**Exercise requirements:** Do not repeat pictures. Repeat exactly the lines of the listing below from its first line through the line with "Cartea Arta comunicarii".

**Input:**
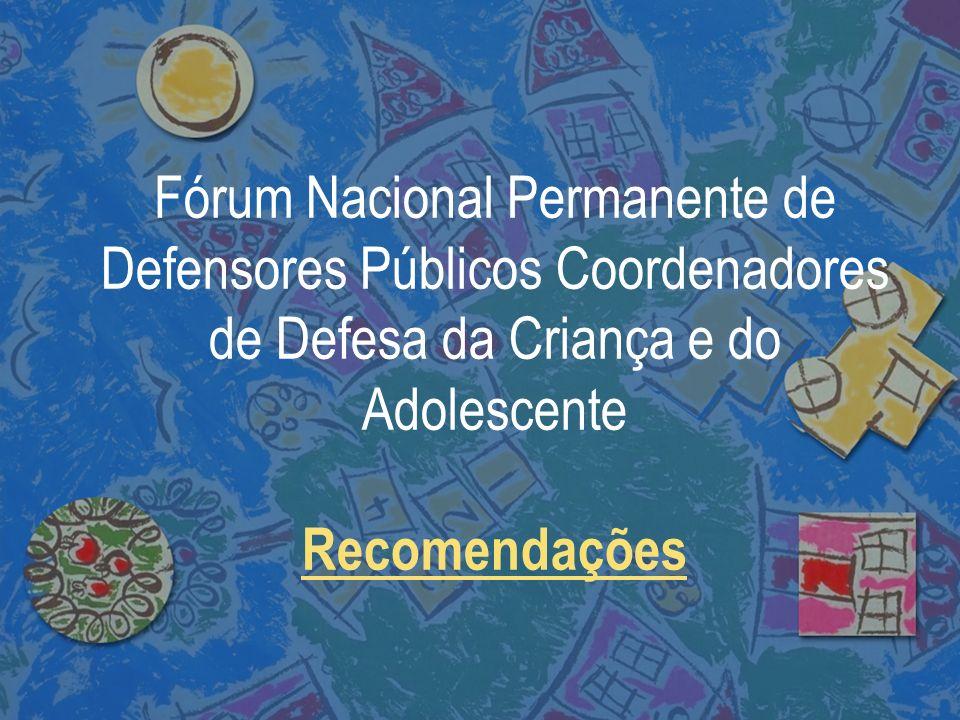 Fórum Nacional Permanente de Defensores Públicos Coordenadores de Defesa da Criança e do Adolescente Recomendações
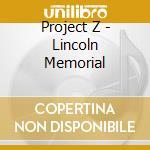 LINCOLN MEMORIAL cd musicale di PROJECT Z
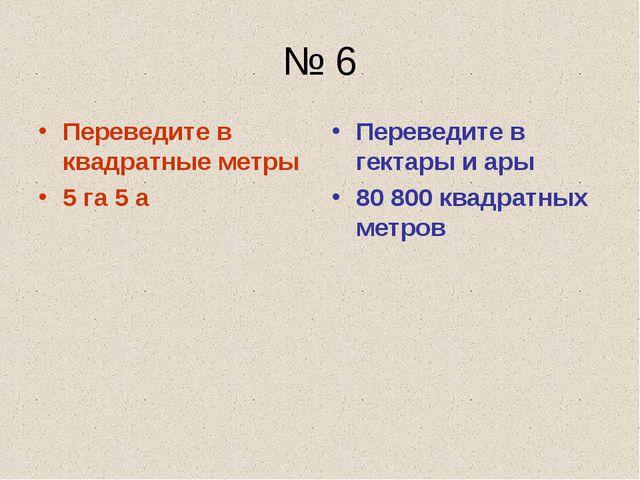 № 6 Переведите в квадратные метры 5 га 5 а Переведите в гектары и ары 80 800...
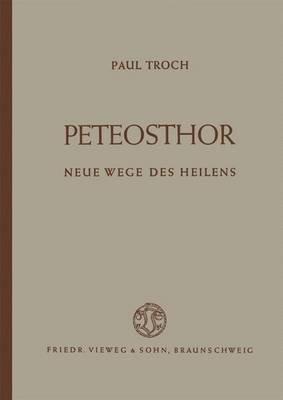 Peteosthor - Neue Wege Des Heilens (German, Paperback, Softcover Reprint of the Origi ed.): Paul Troch
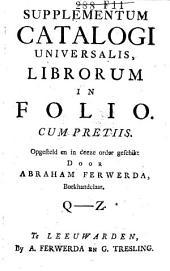 Supplementum catalogi universalis, librorum in folio cum pretiis: Volume 3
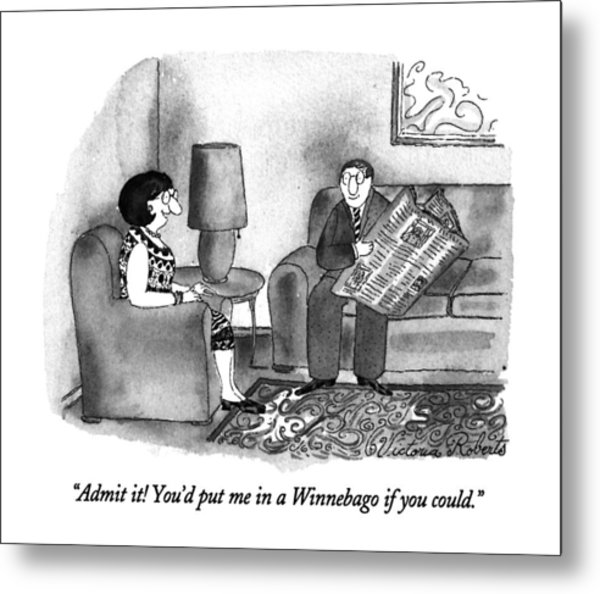 Admit It!  You'd Put Me In A Winnebago If Metal Print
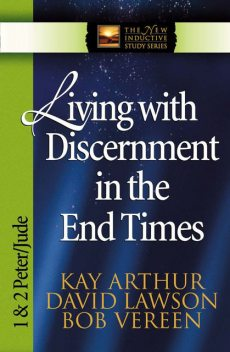 Living with Discernment in the End Times, David Lawson, Kay Arthur, Bob Vereen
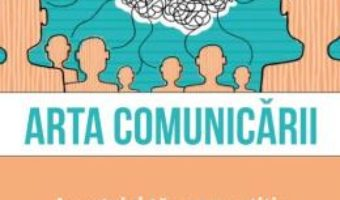 Cartea Arta comunicarii – Jim Stovall, Ray H. Hull (download, pret, reducere)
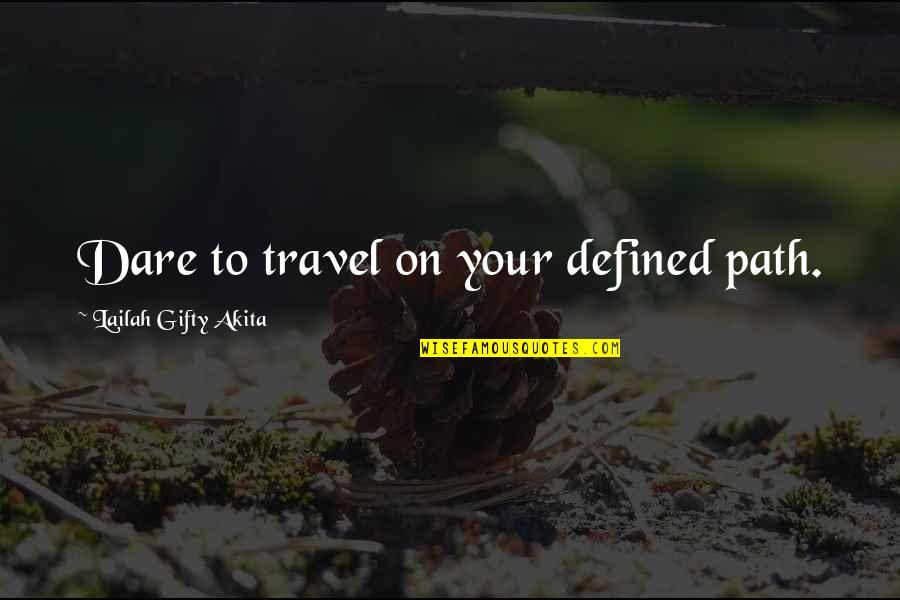 Attitude Defined Quotes By Lailah Gifty Akita: Dare to travel on your defined path.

**Final answer:**
 Fórum Nacional Permanente de Defensores Públicos Coordenadores de Defesa da Criança e do Adolescente Recomendações
 LINCOLN MEMORIAL cd musicale di PROJECT Z
 № 6 Переведите в квадратные метры 5 га 5 а Переведите в гектары и ары 80 800...
 Peteosthor - Neue Wege Des Heilens (German, Paperback, Softcover Reprint of the Origi ed.): Paul Troch
 Supplementum catalogi universalis, librorum in folio cum pretiis: Volume 3
 Admit It!  You'd Put Me In A Winnebago If Metal Print
 Living with Discernment in the End Times, David Lawson, Kay Arthur, Bob Vereen
 Cartea Arta comunicarii – Jim Stovall, Ray H. Hull (download, pret, reducere)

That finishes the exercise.